From the Goucher Quarterly, Summer/Fall 2010

It's been a lot of fun, but we've now reached the end of our extended celebration of what word purists would call Goucher's quasquicentennial. We've reminisced and recounted the college's history, bragged and boasted a bit, and rallied the troops around the country. We've also fed quite a few people assorted variations on Hutzler's old Goucher birthday cake. My favorite moments have come at events that combined 125th anniversary parties with receptions for admitted applicants or incoming-student "send-off" receptions, along the way creating intriguing and eclectic glimpses of the college's present, past, and future. Our final party in late June may well have been the apogee: At t'afia, the environmentally conscious Houston restaurant owned and run by chef Monica Pope '85, we assembled a group spanning 77 years, from an alumna in the Class of 1938 to a prospective applicant for the Class of 2015. 

I had a unique opportunity, just a few weeks earlier, to celebrate on the other side of the world. As most members of the extended Goucher family know, John Franklin Goucher was instrumental in establishing and helping fund, with support  from his wife, Mary Fisher Goucher, schools at various levels in Asia-in Japan, China, Korea, and India. Pai Chai (pronounced "pay jay"), one of the fi rst Korean schools to benefi t from the Gouchers' generosity, has grown to become Pai Chai University. It, too, was celebrating its 125th anniversary, and the organizers of the festivities invited me, along with Marilyn Southard Warshawsky '68, former Goucher board chair and the ultimate college historian, to participate in the program and a related conference in Daejeon, about an hour south of Seoul by express train. Michiko Mitarai '66, a Goucher trustee from Tokyo, also attended the events.

Marilyn and I gave a joint presentation on Dr. Goucher's remarkable international involvements. Marilyn also offered sermons that artfully weaved Bible verses into the chronology, and I had an opportunity to draw the link between our namesake's extraordinary career and Goucher College's current intense focus on the global dimension of a liberal arts education. 

How the Methodists became involved in Korea makes a very good yarn: By chance, while traveling across the United States by train in September 1883, Dr. Goucher encountered a group of envoys from Korea who had been sent by King Kojong to meet with President Chester A. Arthur; they were seeking to learn about American schools, post offices, and military installations.
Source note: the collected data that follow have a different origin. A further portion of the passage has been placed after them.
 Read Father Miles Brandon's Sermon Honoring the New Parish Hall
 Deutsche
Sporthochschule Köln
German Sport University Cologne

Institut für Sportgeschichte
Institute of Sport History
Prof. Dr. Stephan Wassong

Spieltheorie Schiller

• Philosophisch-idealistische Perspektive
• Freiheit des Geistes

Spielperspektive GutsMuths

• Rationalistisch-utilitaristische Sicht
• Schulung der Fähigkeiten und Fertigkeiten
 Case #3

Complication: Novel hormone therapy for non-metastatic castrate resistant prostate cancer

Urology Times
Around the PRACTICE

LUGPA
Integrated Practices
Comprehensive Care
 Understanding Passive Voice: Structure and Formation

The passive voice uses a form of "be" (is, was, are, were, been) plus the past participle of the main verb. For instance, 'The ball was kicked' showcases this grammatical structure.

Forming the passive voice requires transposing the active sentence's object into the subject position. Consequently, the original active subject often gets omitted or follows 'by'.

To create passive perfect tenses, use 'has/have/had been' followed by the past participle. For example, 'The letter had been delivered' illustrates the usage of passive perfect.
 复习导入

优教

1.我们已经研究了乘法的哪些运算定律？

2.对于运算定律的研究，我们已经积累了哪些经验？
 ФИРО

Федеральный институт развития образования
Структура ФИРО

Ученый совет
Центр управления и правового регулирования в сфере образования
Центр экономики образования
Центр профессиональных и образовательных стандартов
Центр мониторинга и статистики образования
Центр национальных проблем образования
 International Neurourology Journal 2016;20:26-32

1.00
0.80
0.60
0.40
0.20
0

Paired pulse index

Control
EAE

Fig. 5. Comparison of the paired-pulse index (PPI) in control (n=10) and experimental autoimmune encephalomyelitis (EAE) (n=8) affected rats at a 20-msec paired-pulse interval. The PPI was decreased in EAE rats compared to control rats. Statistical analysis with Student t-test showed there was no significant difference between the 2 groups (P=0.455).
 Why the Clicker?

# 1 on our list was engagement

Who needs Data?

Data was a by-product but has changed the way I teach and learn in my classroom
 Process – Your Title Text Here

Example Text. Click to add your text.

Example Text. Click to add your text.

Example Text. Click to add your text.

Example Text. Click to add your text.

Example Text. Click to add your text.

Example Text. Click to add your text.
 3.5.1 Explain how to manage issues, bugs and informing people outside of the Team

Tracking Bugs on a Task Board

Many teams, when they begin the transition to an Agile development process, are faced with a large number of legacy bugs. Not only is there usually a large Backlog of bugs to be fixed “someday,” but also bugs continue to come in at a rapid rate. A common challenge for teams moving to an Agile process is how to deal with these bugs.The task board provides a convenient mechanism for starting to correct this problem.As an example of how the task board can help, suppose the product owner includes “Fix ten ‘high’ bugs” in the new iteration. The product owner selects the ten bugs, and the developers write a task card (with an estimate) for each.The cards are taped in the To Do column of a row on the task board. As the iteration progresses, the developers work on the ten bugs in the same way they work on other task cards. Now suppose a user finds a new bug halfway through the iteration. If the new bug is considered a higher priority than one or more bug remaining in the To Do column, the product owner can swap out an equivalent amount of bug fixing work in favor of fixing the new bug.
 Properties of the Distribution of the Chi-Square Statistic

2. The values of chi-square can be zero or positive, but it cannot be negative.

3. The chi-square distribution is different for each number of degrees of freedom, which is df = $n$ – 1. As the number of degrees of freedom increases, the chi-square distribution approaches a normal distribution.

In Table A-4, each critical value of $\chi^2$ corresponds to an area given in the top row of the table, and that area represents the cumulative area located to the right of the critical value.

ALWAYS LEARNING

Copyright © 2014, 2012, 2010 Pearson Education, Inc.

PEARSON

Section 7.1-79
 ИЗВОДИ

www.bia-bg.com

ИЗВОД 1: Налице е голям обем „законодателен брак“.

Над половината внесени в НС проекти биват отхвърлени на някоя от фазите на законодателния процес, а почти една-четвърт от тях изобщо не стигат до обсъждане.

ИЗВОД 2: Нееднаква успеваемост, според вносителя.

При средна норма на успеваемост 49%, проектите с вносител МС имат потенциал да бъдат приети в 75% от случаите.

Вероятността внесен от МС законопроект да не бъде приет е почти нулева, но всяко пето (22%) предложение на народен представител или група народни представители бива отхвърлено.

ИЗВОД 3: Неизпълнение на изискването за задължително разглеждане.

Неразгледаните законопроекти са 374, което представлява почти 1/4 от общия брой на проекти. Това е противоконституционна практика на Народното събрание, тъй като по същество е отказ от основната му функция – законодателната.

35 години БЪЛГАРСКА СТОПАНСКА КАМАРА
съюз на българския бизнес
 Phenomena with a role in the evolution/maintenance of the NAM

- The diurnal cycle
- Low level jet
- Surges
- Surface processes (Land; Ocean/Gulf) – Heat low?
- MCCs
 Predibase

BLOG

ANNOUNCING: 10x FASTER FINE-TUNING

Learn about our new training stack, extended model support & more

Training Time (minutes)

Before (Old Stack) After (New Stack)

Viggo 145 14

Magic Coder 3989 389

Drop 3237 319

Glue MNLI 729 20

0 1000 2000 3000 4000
In an important precedent for the future, Dr. Goucher seemed to learn as much as he taught during that railroad encounter. He was apparently impressed by what he heard about this culture previously little known in America, and within a matter of months, he was urging the Methodist Missionary Society in New York to begin work in Korea-and offering to pay part of the costs for doing so.    

Missionary work, of course, led inevitably-and directly-to education and a focus on its importance in strengthening family, church, and civil society. Just as Dr. Goucher played a central role in the establishment in Baltimore of a college for African Americans and another for women-now Morgan State University and Goucher College, respectively-he promoted the creation of educational institutions in Asia that would broaden access to learning beyond the traditional elite.  In the early 1880s, he met the Rev. Henry Appenzeller, who would become the first Methodist missionary to Korea, and there is evidence that the pair kept in touch after Appenzeller launched the Methodist presence and opened Pai Chai in 1885. We can only imagine that Dr. Goucher pressed his strong feeling that education must be egalitarian, erasing barriers of gender, race, caste, and religion. 

Rev. Appenzeller, until his tragic death at sea in 1902, was a key player in the development of Pai Chai and other Methodist institutions in Korea, and the commemorative events in Daejeon were held in a magnificent new chapel and meeting hall built into a hillside and named for him. But the image of Dr. Goucher accompanied us, literally and figuratively, during these celebrations and at a gala orchestral and choral concert held in Seoul two nights earlier. I had the feeling at times that we were treated as significant guests-and given an embarrassingly effusive welcome-in part because we were from a place that had actually dared to name itself for the great man. (On previous visits to Aoyama Gakuin, a 20,000- student, pre-K-through-grad-school institution in Tokyo that also traces its origins to the generosity of the Gouchers, I had sensed a slight amusement that our college had appropriated the name.) 

This seemingly anomalous circumstance of our college's name-in  truth, as many know, a renaming 100 years ago of the Woman's College of Baltimore for its benefactor and second president and his wife-leads to interesting conversations in Asia. Some of the Chinese delegates to these festivities, in particular, assumed it meant that Goucher College had hewed especially closely to its origins as a Methodist institution. One minister from Beijing was stunned to learn that we do not still have a required chapel service at least once a day. Indeed, the secular direction that much of American higher education has taken was a whole other area ripe for cross-cultural communication on this occasion. The question of whether Goucher and other Methodist institutions in the United States and around the world were intended primarily to promote education through religion, or religion through education, is a rich one worthy of future study. 

Meanwhile, as we begin our 126th year, we'll fi nd new things to celebrate and ponder at Goucher College.